**What you should do:**
Reproduce the material below verbatim, line for line.

## begin Supplied data

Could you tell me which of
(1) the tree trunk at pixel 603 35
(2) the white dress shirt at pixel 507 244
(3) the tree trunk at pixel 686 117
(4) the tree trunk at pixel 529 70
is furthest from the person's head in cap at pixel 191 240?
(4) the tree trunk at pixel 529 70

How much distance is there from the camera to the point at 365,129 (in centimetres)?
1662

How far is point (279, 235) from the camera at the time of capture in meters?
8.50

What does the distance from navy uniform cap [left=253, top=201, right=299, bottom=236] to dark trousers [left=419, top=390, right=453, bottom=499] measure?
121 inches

## end Supplied data

**Written solution:**
Could you tell me which of
(1) the tree trunk at pixel 603 35
(2) the white dress shirt at pixel 507 244
(3) the tree trunk at pixel 686 117
(4) the tree trunk at pixel 529 70
is furthest from the person's head in cap at pixel 191 240?
(4) the tree trunk at pixel 529 70

How much distance is there from the camera to the point at 365,129 (in centimetres)?
1662

How far is point (279, 235) from the camera at the time of capture in meters?
8.50

What does the distance from navy uniform cap [left=253, top=201, right=299, bottom=236] to dark trousers [left=419, top=390, right=453, bottom=499] measure?
121 inches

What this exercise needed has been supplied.